Answer from the text on questions for funeral directors:
(a) What does the General Price List show?
(b) Which parts of the deceased do embalmers generally massage?
(c) What will many crematories let you do?

Reading text:

=== Begin Enclosure ===

One.  Can I ask you a weird question?

THERE ARE NO WEIRD QUESTIONS.  Dying, death and death care are clouded in a sense of mystery.  After our loved ones die, they’re whisked away by the hospital staff, or by a funeral director.  Once at the funeral home, the body is either transformed through embalming or cremation.  That whole period — from death to disposition — offers all too many questions for the deceased’s loved one.  This is why there are no weird questions.  Ask us anything and everything and we’ll give you an honest answer.

Two.  Can I help?

Firstly, this is YOUR loved one.  It’s not ours.  One of my sayings I like to tell families to reaffirm that idea is this: “you’ve loved and cared for them up to this point, so don’t stop now.”  There are some things we can’t let you help with, like embalming, but there are a hundred other things like dressing your loved one, helping in the transfer, doing the hair, makeup and even riding in the hearse.

URL: https://www.flickr.com/people/timomcd/
Title: Pig’s Heart
Year: 2011
Source: Flickr

Three.  Can you fix …?

If you’re having a viewing, it’s always good to pre-view your loved one before the public viewing.  If mom’s hair is off, if the clothing isn’t on correctly, if it isn’t your mother lying in the casket … you need to ask us to fix that problem.

Four.  Can I see your General Price List?  

The General Price List shows the itemized list of our prices so you can make an intelligent financial decision when shopping for a funeral home.  In fact, the Federal Trade Commissions requires us to give you this list.  The FTC states, “You must give the General Price List to anyone who asks, in person, about funeral goods, funeral services, or the prices of such goods or services.”

Five.  Can I have a little longer with my loved one?

OMG, yes.  And any funeral director who responds otherwise should be fired.  Remember, this is your loved one, not ours.

Six.  Can you rub my back?

Embalmers generally massage the arms, legs, and face of the deceased to help with fluid distribution.  So, we are able to massage.  And even though your body might be strained from grief, we’re probably gonna say “no” to this question.  Sorry.  You’ve got be dead to get that service.

Seven.  Can I watch …?

This is a valid question.  Again, most funeral directors will say “no” if you ask to watch an embalming, but just about anything else is on the table.  Many crematories will even let you hit the “start” button.

Eight.  How can I save money?

Funeral directors should have YOUR best interest in mind, not their own.  If you want an inexpensive funeral, the funeral director knows how to cut corners better than anyone.  (And, just as free advice, this question should be asked BEFORE your loved one passes.  Call around.  Ask funeral homes for their GPL.  And find one that you’re both comfortable working with, AND, is inexpensive.  You could save a couple thousand just by shopping around.)

Nine.  “Can you cut out the heart of my husband and have it cremated separately so I can put the heart ashes in a cremation locket?  I want the cremation locket of his heart next to my heart.”  

This was an actual question a widow asked a buddy funeral director.  He said “no.”

Ten.  Can you help me with …?

If we got into this work for anything than other than service we’re doing it entirely wrong.  It’s not bad if we make money, but the main reason we’ve maintain a place in society is because we’ve helped you in your hardest moments.  Good funeral directors are service oriented, and the best ones are both service-oriented and intelligently helpful.

=== End Enclosure ===

Listed entries:
=== Begin Enclosure ===

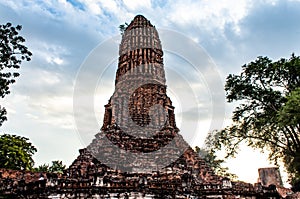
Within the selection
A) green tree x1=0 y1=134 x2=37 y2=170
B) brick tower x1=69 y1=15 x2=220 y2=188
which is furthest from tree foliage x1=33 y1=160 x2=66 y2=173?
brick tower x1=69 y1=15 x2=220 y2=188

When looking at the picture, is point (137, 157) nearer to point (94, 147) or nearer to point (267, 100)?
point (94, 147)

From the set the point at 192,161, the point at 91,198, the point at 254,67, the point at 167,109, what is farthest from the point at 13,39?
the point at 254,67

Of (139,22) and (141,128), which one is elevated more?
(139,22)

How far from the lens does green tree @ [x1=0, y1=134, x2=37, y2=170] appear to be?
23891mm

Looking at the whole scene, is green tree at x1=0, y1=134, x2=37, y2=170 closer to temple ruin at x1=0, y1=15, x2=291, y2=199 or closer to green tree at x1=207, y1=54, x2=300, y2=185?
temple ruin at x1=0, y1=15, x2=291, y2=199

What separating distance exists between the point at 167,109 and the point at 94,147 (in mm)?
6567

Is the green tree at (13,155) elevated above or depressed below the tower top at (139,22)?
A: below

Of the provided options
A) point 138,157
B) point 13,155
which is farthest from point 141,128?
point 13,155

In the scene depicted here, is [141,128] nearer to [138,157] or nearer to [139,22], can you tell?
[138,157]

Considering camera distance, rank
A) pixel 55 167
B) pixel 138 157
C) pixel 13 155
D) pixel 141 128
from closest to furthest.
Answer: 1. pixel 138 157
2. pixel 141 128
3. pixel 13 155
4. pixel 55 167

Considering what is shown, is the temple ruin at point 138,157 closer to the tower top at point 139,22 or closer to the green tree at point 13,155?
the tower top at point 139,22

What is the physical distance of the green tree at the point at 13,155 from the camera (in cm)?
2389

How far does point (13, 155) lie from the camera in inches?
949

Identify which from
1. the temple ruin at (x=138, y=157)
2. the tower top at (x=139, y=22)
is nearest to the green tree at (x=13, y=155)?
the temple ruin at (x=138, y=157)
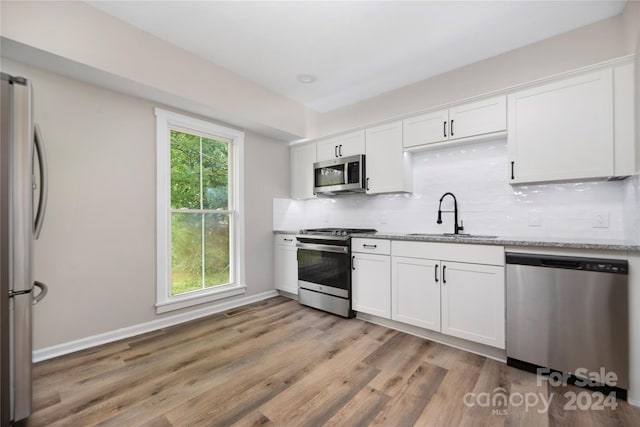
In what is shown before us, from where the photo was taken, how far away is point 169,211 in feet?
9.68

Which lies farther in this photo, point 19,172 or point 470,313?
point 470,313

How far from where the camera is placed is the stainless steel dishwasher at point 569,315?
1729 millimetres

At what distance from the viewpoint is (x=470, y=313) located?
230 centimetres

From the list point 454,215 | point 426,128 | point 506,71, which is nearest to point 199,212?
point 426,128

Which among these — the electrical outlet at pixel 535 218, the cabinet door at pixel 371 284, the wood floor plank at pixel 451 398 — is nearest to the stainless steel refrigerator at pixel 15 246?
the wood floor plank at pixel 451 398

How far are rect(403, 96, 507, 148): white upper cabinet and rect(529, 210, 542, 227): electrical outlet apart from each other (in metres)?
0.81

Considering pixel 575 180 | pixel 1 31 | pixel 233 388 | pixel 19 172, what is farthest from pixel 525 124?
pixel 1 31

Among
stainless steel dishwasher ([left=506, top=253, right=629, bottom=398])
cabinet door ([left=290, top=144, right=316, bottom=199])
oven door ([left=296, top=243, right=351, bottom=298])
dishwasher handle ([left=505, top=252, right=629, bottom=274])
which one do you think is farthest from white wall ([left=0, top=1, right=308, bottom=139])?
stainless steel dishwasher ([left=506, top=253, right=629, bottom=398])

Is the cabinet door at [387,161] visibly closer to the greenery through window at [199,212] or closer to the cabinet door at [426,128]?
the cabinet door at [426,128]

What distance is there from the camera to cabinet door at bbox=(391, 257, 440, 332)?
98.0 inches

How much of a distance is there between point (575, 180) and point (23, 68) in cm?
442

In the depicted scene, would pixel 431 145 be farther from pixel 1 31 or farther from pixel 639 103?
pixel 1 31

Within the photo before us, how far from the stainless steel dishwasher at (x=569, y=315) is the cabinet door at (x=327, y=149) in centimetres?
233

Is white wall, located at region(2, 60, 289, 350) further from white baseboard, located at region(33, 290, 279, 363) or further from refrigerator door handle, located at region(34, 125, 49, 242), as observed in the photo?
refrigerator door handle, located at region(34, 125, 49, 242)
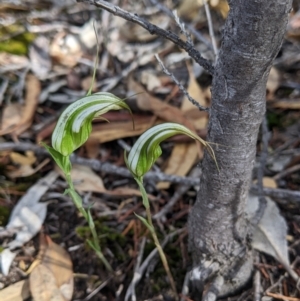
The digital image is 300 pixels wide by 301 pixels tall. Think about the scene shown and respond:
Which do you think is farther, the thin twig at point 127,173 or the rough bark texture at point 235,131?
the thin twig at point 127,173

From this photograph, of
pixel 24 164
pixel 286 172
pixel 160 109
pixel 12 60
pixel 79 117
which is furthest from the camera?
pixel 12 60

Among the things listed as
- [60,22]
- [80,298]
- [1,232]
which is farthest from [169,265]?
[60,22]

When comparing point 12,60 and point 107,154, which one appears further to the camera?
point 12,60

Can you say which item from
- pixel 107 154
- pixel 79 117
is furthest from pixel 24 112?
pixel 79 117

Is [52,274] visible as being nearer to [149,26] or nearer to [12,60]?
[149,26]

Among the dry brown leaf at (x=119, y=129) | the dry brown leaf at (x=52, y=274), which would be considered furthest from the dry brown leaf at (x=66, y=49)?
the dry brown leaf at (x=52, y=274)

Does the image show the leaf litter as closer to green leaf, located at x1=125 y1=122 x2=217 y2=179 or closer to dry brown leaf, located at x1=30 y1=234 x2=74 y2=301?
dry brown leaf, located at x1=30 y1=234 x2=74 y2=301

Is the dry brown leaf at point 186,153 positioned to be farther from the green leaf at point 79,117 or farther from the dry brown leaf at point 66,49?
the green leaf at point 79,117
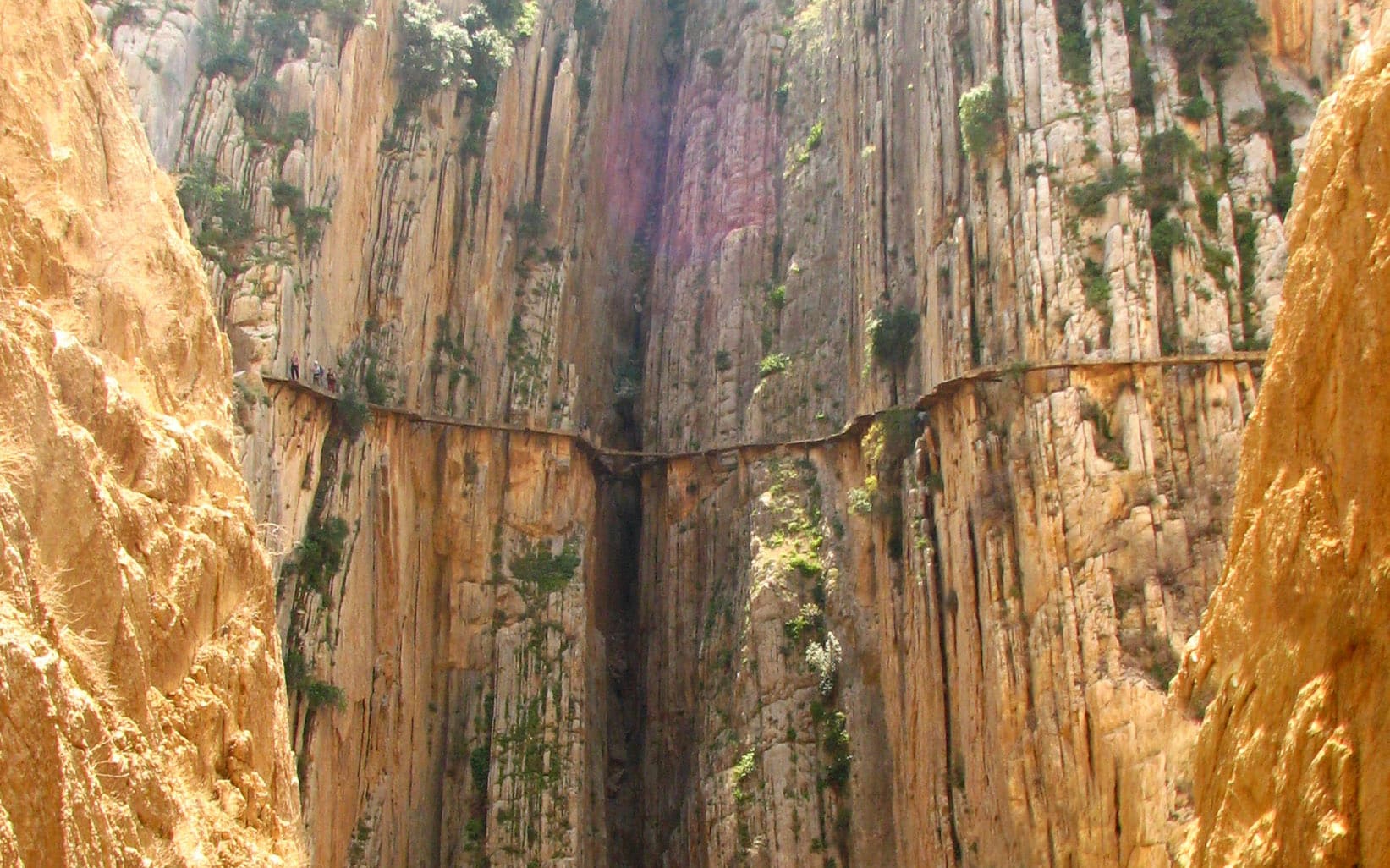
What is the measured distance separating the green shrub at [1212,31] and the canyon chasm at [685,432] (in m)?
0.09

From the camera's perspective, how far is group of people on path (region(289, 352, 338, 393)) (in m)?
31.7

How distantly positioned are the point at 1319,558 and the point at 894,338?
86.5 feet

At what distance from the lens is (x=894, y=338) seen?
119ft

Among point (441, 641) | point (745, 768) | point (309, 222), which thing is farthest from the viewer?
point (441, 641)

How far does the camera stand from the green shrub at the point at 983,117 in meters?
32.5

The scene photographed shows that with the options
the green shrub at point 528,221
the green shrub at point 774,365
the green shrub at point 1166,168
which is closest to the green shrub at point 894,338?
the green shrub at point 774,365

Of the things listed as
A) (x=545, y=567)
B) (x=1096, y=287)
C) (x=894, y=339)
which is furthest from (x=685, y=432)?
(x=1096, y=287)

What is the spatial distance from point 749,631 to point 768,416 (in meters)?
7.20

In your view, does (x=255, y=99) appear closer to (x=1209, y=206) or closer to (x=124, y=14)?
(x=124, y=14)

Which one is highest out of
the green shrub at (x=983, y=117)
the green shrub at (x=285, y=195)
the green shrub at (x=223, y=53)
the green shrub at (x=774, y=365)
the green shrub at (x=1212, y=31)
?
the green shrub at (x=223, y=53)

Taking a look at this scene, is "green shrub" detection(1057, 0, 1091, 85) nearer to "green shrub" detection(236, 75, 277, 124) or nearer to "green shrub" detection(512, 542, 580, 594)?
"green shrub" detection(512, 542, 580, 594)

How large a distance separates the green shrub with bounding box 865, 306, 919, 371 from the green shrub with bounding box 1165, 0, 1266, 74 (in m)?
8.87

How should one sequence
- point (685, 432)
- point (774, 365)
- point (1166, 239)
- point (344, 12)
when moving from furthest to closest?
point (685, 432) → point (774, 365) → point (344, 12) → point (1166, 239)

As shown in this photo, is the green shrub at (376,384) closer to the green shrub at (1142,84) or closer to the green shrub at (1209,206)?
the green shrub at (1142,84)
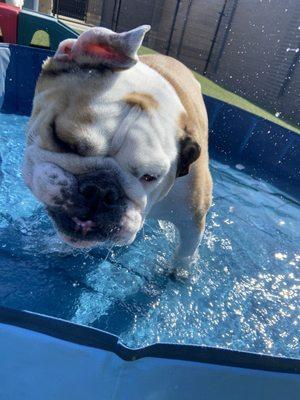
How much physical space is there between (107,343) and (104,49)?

=== End Enclosure ===
=== Begin Enclosure ===

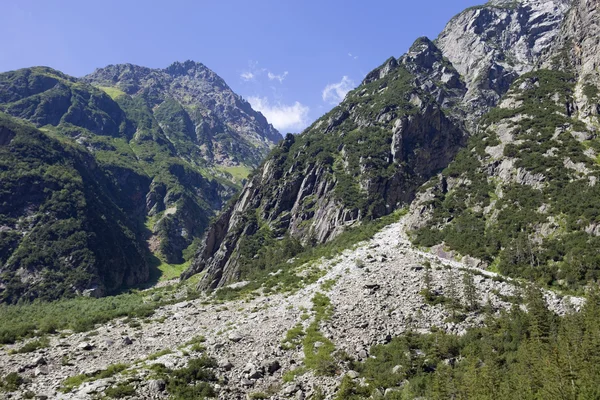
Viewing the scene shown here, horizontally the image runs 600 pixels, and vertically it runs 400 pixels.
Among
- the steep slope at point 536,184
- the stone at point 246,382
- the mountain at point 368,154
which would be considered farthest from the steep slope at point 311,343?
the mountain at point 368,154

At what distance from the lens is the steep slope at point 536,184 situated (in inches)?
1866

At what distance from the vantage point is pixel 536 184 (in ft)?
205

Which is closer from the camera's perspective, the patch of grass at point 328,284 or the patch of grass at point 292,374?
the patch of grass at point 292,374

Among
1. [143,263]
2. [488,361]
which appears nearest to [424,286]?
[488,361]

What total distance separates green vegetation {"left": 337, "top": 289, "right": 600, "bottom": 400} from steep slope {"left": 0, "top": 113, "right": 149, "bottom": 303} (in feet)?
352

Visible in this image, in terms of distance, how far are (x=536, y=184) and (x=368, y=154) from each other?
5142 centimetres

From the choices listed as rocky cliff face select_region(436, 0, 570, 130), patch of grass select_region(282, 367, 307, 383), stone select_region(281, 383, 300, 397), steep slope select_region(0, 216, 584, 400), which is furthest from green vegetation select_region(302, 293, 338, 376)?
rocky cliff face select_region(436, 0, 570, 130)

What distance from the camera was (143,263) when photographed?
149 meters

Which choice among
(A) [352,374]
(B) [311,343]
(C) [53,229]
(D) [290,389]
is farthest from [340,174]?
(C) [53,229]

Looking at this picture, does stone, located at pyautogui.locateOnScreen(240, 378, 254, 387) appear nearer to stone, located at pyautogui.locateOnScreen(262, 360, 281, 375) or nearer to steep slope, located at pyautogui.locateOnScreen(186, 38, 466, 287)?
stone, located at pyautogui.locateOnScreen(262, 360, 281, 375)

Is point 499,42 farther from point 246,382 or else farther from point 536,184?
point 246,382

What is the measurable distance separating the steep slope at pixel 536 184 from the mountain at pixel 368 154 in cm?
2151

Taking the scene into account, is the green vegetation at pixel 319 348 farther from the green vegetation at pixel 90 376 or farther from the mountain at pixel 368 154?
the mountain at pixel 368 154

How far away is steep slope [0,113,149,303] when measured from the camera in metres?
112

=== End Enclosure ===
=== Begin Enclosure ===

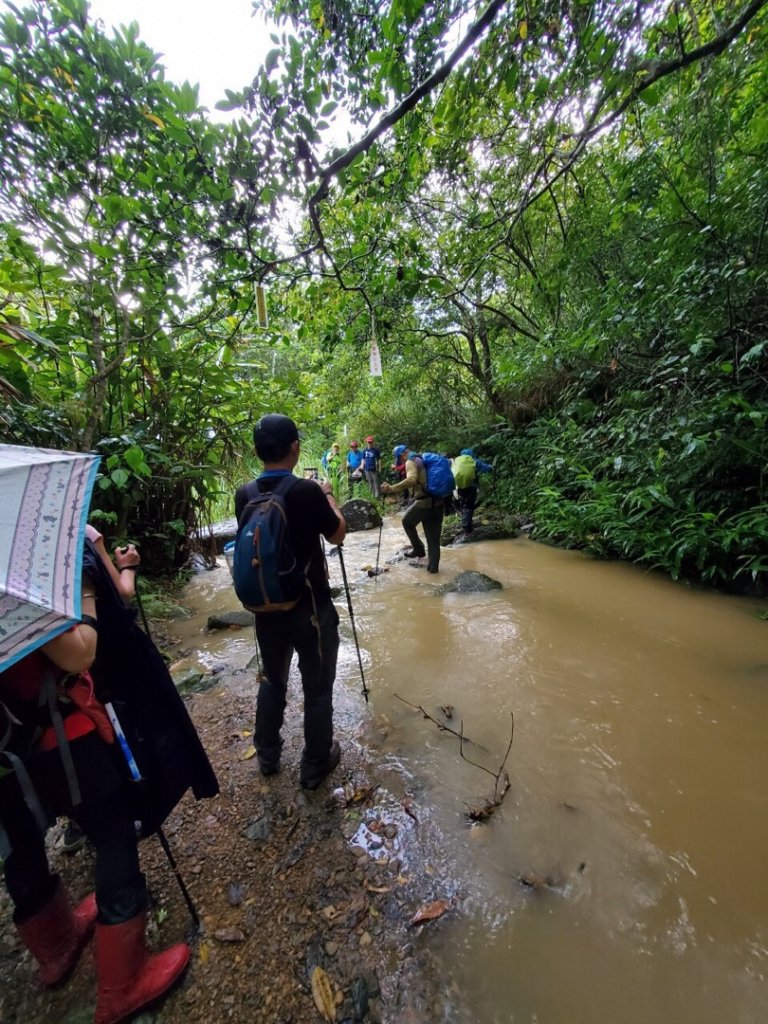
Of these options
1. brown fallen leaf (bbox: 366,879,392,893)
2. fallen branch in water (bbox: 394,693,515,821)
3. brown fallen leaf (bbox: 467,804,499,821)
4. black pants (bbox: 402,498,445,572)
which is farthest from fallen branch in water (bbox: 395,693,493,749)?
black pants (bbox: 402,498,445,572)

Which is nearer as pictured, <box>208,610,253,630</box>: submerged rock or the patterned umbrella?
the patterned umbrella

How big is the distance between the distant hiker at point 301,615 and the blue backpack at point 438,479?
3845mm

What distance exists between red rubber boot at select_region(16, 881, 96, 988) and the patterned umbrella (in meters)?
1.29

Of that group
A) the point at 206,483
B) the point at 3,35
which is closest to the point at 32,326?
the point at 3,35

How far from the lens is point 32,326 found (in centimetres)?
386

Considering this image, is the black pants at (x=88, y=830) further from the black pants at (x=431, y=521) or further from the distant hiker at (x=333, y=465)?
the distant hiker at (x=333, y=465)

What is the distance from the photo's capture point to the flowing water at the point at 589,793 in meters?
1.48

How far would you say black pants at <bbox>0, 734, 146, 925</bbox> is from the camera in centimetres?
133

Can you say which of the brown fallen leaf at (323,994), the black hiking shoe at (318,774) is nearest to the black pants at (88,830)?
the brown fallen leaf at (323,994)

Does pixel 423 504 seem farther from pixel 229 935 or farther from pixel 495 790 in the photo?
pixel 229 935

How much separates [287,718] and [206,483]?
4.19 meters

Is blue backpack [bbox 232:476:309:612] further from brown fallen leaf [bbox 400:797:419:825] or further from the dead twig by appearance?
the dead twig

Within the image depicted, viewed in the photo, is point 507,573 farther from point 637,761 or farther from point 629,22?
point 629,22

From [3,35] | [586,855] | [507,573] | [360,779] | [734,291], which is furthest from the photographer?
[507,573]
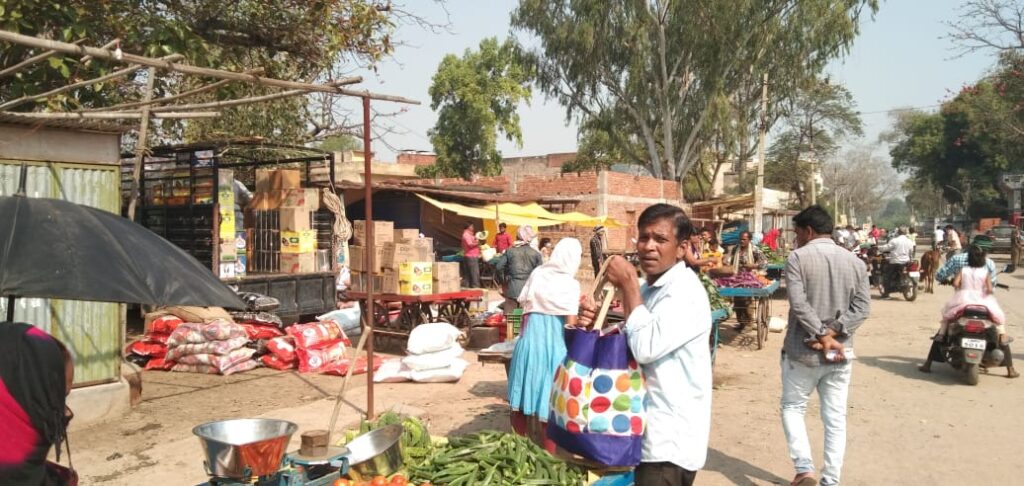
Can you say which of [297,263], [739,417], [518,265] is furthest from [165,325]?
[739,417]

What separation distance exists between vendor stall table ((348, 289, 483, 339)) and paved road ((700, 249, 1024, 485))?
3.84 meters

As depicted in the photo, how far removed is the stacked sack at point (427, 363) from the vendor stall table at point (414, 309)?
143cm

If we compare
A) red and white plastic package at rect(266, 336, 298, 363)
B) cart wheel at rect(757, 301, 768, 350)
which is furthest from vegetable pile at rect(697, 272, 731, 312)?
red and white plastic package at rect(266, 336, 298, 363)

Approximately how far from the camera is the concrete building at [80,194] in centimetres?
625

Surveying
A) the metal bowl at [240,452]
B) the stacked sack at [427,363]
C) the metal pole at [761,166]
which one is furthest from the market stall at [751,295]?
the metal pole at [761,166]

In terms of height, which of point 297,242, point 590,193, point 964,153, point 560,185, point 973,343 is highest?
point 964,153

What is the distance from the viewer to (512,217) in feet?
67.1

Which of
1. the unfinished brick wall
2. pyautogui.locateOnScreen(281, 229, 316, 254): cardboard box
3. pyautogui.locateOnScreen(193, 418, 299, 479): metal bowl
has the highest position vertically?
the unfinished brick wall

=== End Enclosure ===

Solution to this exercise:
(a) The itemized list of the funeral home's prices.
(b) The arms, legs, and face.
(c) Hit the "start" button.